What to produce - Copy out again, unchanged, the listing below from the line that has "American writer Gary" through the line that has "BIOLIT Sprej proti lezúcemu hmyzu 400 ml".

Data records -
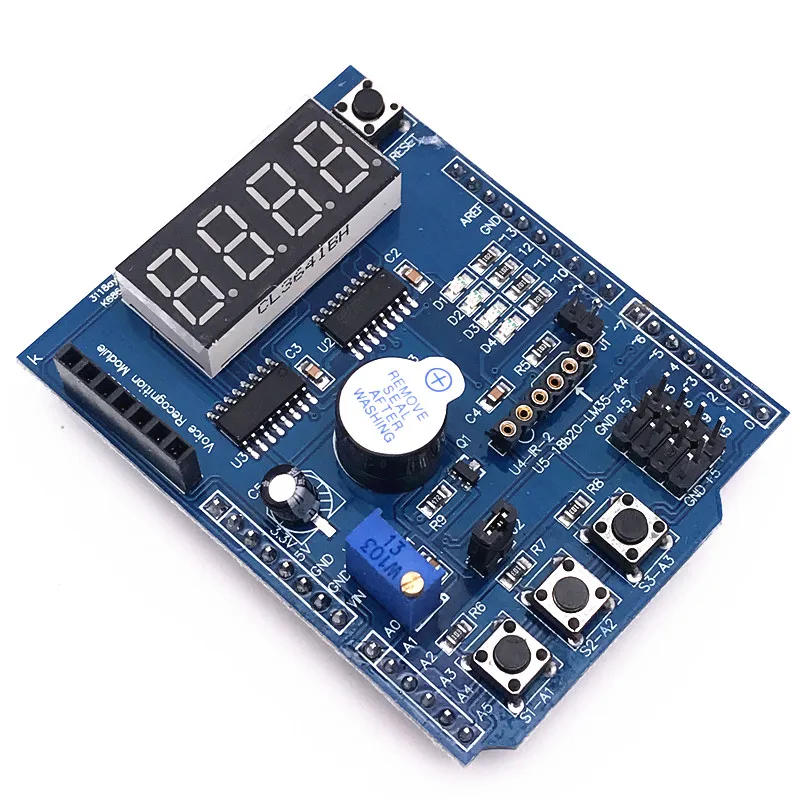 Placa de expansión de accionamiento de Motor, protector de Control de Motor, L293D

--

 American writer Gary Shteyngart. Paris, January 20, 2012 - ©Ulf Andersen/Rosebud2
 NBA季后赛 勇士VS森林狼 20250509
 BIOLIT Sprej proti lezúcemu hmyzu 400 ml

--

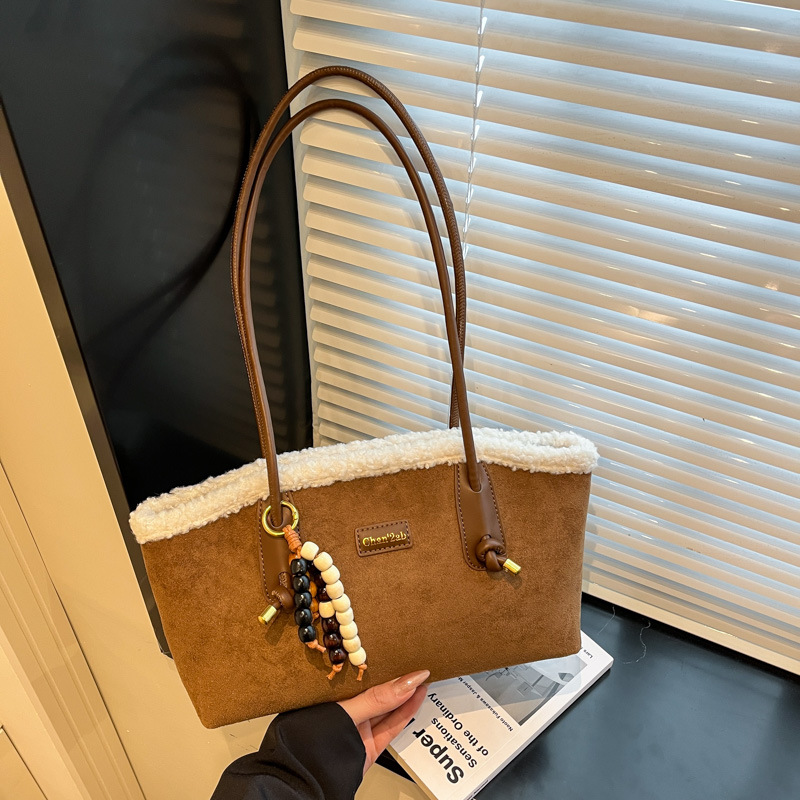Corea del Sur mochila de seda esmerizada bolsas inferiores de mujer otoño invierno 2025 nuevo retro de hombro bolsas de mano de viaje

Task solution -
 American writer Gary Shteyngart. Paris, January 20, 2012 - ©Ulf Andersen/Rosebud2
 NBA季后赛 勇士VS森林狼 20250509
 BIOLIT Sprej proti lezúcemu hmyzu 400 ml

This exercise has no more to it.